This time last year, Professor Graeme Samuel released a landmark report that warned Australia's national environmental laws were outdated, ineffective and not fit for purpose.
The evidence we see in the world around us supports those conclusions, and confirms the extinction crisis is gathering pace.
Scientists have identified 19 ecosystems across Australia that are collapsing, including the Great Barrier Reef, the rivers of the Murray-Darling Basin, the rainforests of the Wet Tropics and the snowpatch herb fields of the Alps.
Even bogong moths, so abundant just five years ago that they were seen in their millions in cities and towns across the eastern seaboard - most notably in Canberra - have recently been added to a global endangered species list, along with the grey-headed flying fox and the arcadia velvet gecko.
The laws Professor Samuel was reviewing were introduced more than two decades ago by the Howard government, with the aim of protecting Australia's unique wildlife, plants and landscapes.
Sadly, since those laws took effect, the list of threatened species and ecosystems has continued to grow, nearly 8 million hectares of threatened species habitat has been destroyed, and Australia has one of the world's highest extinction rates.
The five-yearly State of the Environment report is due to be released soon by the federal government, and is expected to reveal further declines in the health of plants, animals and ecosystems across Australia as a result of escalating threats including habitat destruction, climate change and invasive species.
Without concerted action, Australia's precious biodiversity will continue its precipitous decline.
It's disappointing, but not surprising, that Professor Samuel's review found the Environment Protection and Biodiversity Conservation Act 1999 (known by many as the EPBC Act) is not living up to its name and needs fundamental reform.
More than 30,000 Australians and organisations contributed to the independent review. The vast majority of these people called for stronger and more effective laws to protect our incredible natural and cultural heritage.
Professor Samuel's review made 38 solid recommendations to fix and strengthen the act, and set out a clear pathway with three stages of reforms. These recommendations included strong, legally enforceable national environmental standards as the "centrepiece" of a broader fundamental reform framework, along with oversight by a new Environment Assurance Commissioner.
He also cautioned the federal government to "avoid the temptation to cherry pick from a highly interconnected suite of recommendations".
One year on, very little progress has been made, and regrettably the federal government has been unable to resist temptation.
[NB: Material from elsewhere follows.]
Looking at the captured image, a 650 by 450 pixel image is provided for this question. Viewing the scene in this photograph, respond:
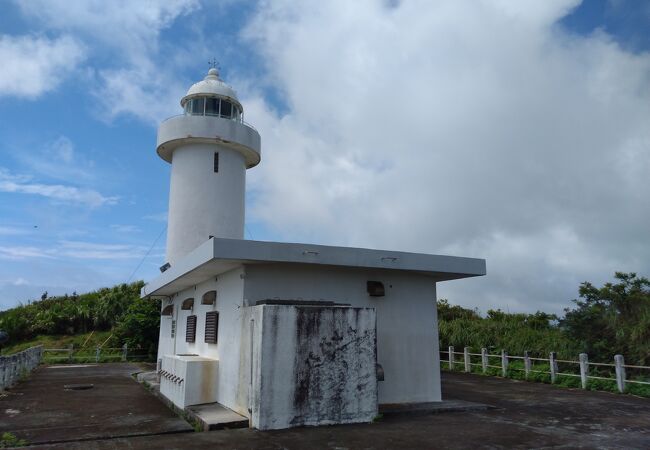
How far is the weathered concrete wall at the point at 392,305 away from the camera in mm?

It has cherry picked.
Worse still, the cherries it has picked do not accurately reflect Professor Samuel's recommendations.
While the government has introduced legislation that sets out a framework for national environmental standards, it leaves the detail of those standards to the discretion of the Environment Minister - a feature of the existing law Professor Samuel identified as a problem.
The government's draft interim standards are weak and merely reflect the existing flawed requirements of the EPBC Act. They add nothing, and are a long way from the outcomes-focused standards developed by Professor Samuel following consultation and co-operation across industry and environmental groups.
Similarly, the government's version of an Environmental Assurance Commissioner has extremely limited powers and resources, and would not provide the rigorous and transparent oversight envisaged by Professor Samuel.
What we need is a truly independent federal environment regulator. However, Environment Minister Sussan Ley immediately ruled out this idea when Professor Samuel floated it in his interim report.
Fortunately, this deeply flawed legislation has stalled in the Senate. The federal government has also released a "pathway" for environmental law reform that acknowledges reform is overdue. This pathway contains potentially positive initiatives, such as updates and improvements to the outdated and antiquated databases and systems that underpin the federal Environment Department's administration of the EPBC Act.
But the proposed pathway still falls a long way short of the recommendations put forward by Professor Samuel in his report.
We cannot afford to tinker around the edges of these laws instead of delivering the fundamental reforms that are needed: national leadership, strong environment protection laws that genuinely protect Australia's natural and cultural heritage, and a well-resourced independent regulator to enforce them.
We cannot wait another 10 years for the next review to fix the act. Our iconic places and unique animals, plants and ecosystems are in decline, under threat and deserve better.
Some will not be around next decade if we do not take urgent action now.